Le carbonate de calcium présente un coût modéré et une teneur élevée en calcium élémentaire, mais nécessite une prise au cours des repas pour une absorption optimale. Le citrate de calcium s’absorbe mieux à jeun et convient aux personnes qui produisent peu d’acide gastrique. Le bisglycinate de calcium offre une bonne assimilation et une tolérance digestive favorable.
Une prise fractionnée en deux ou trois fois par jour améliore l’absorption. La dose quotidienne recommandée varie de 1 000 à 1 300 mg selon l’âge et la situation physiologique. Un complément alimentaire de calcium associé à la vitamine D optimise la fixation osseuse.
Certains médicaments voient leur absorption diminuée par le calcium : les antibiotiques de la famille des cyclines et des quinolones, les hormones thyroïdiennes et certains traitements de l’ostéoporose. Un intervalle de plusieurs heures entre la prise de calcium et celle de ces médicaments limite les interactions.
Les allégations santé validées pour le calcium
Les autorités européennes autorisent certaines allégations santé pour les produits contenant au moins 120 mg de calcium pour 100 g ou par portion. Ces produits peuvent revendiquer une contribution au métabolisme énergétique, au fonctionnement musculaire et nerveux, à la coagulation sanguine et au maintien des os et des dents.
Les produits apportant au moins 400 mg de calcium par portion peuvent prétendre réduire la perte de densité osseuse chez les femmes ménopausées de 50 ans et plus, à condition que la consommation journalière totale atteigne au moins 1 200 mg.

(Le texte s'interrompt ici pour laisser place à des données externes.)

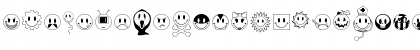 JLS Smiles Sampler Regular Font JLS Smiles Sampler Regular Font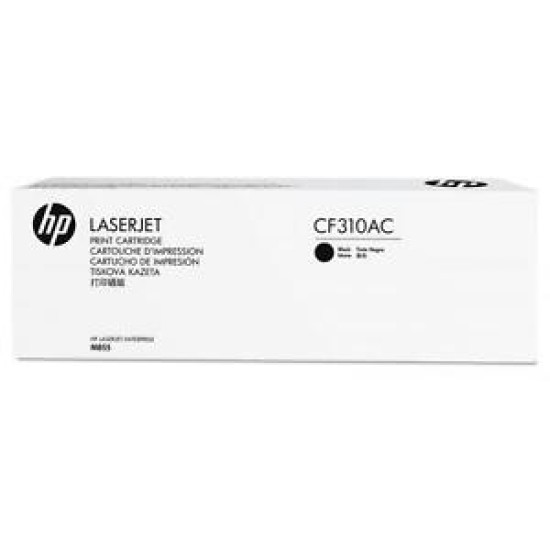 HP CF310AC 826A Siyah Orjinal Toner - LaserJet M855 T3219 HP CF310AC 826A Siyah Orjinal Toner - LaserJet M855 T3219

Les allégations relatives au contrôle du poids, au maintien d’une pression artérielle normale ou au soulagement de la fatigue ne disposent pas de preuves scientifiques suffisantes et restent interdites.
FAQ
Peut-on couvrir ses besoins en calcium sans consommer de produits laitiers ?
Oui, les légumes verts à feuilles, les poissons avec arêtes, les fruits à coque, les légumineuses et les eaux minérales riches en calcium permettent de couvrir les besoins. Une alimentation végétale diversifiée apporte du calcium, mais nécessite des portions plus importantes que les produits laitiers pour atteindre les recommandations quotidiennes.
À quel moment de la journée faut-il prendre un complément alimentaire de calcium ?
Le carbonate de calcium se prend pendant les repas pour améliorer son absorption, tandis que le citrate de calcium peut se consommer à jeun. Une prise fractionnée en deux ou trois fois dans la journée optimise l’assimilation et réduit les troubles digestifs.
Le calcium alimentaire prévient-il le risque de cancer du côlon ?
Les études scientifiques ne permettent pas de conclure à un effet protecteur du calcium contre le cancer du côlon. Les preuves restent insuffisantes pour valider cette allégation santé.
Combien de temps faut-il pour reconstituer des réserves de calcium après une carence ?
La reconstitution des réserves osseuses nécessite plusieurs mois à plusieurs années selon la sévérité de la carence. Une supplémentation régulière associée à la vitamine D et une alimentation équilibrée favorisent la reminéralisation osseuse progressive.